Aşağıdaki ekonomi yazısında "Yani bir matematik" sözlerinden başlayıp "beklentilere göre değişebilir." sözlerine kadar giden kısmı, bu son sözler de dahil, hiçbir değişiklik yapmadan kopyala.

= Verilen bölüm =
+ + + + +
Önce kavramların bir çerçevesini çizmekle başlayalım.
Ekonomi; insanın doğa, insanın insan, insanın toplum ve insanın mal ve hizmet ile olan ilişkilerini konu alır.
İnsanın doğa ile ilişkisi kendisini üretimde gösterir.
İnsanın insan ile ilişkisi kendisini ticaret gibi ya da mali hizmetler gibi alanlarda gösterir. İnsanın toplumla ilişkisi kendisini örneğin çalışma yaşamında gösterir. İnsanın mal ve hizmet ile olan ilişkisi de örneğin tüketim, yatırım gibi alanlarda ortaya çıkar. Ekonomi; insan ve toplum davranışları üzerine kurulu bir bilim olduğu için sosyal bilimler arasında kabul edilir.
Yani bir matematik gibi değildir.
Aynı işlemi her yaptığında farklı bir sonuç alabilirsin.
Çünkü sosyal bilimler insanla uğraşır.
İnsan, zamana, modaya, algılara, beklentilere göre değişebilir.
Bir zamanlar kolesterol yapıyor diye gözden düşen yumurta tüketimi bu iddianın aslı olmadığı öne sürülünce yeniden artabilir.
Japonya’da insanlar ellerine geçen gelirin yüzde 40’ını tasarruf ederken Amerikalılar sadece yüzde 20’sini tasarruf ediyor olabilirler. Kültür farkları, yetişme tarzları, adetler, gelenekler, moda insanları farklı kılar.
Bu farklılıklar birçok konuda evrensel teoriler geliştirilmesini engeller.
+ + + + +
= Sıralanan malzeme =

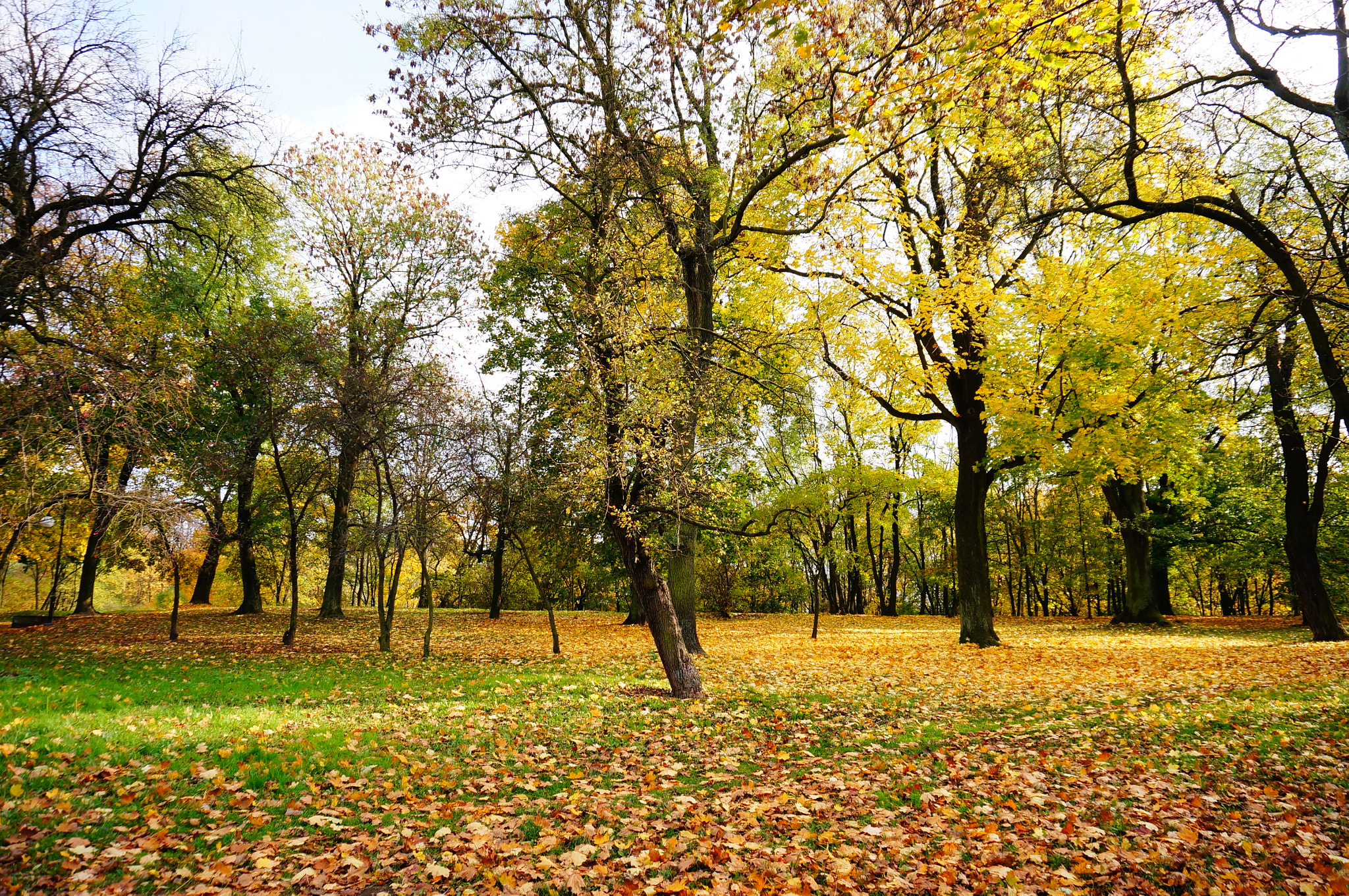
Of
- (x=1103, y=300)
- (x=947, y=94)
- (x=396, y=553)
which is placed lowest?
(x=396, y=553)

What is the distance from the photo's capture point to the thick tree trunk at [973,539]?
1557 centimetres

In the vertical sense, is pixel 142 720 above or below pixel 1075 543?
below

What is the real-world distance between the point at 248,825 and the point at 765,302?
539 inches

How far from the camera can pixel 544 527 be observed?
67.2 ft


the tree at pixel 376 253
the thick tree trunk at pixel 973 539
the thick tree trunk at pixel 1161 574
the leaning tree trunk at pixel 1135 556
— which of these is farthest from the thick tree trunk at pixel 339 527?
the thick tree trunk at pixel 1161 574

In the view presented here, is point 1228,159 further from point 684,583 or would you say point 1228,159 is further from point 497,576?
point 497,576

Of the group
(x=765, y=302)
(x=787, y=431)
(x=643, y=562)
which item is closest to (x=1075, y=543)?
(x=787, y=431)

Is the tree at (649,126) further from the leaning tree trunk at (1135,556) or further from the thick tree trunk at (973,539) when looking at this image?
the leaning tree trunk at (1135,556)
+ + + + +
= Alıştırmanın çözümü =
Yani bir matematik gibi değildir.
Aynı işlemi her yaptığında farklı bir sonuç alabilirsin.
Çünkü sosyal bilimler insanla uğraşır.
İnsan, zamana, modaya, algılara, beklentilere göre değişebilir.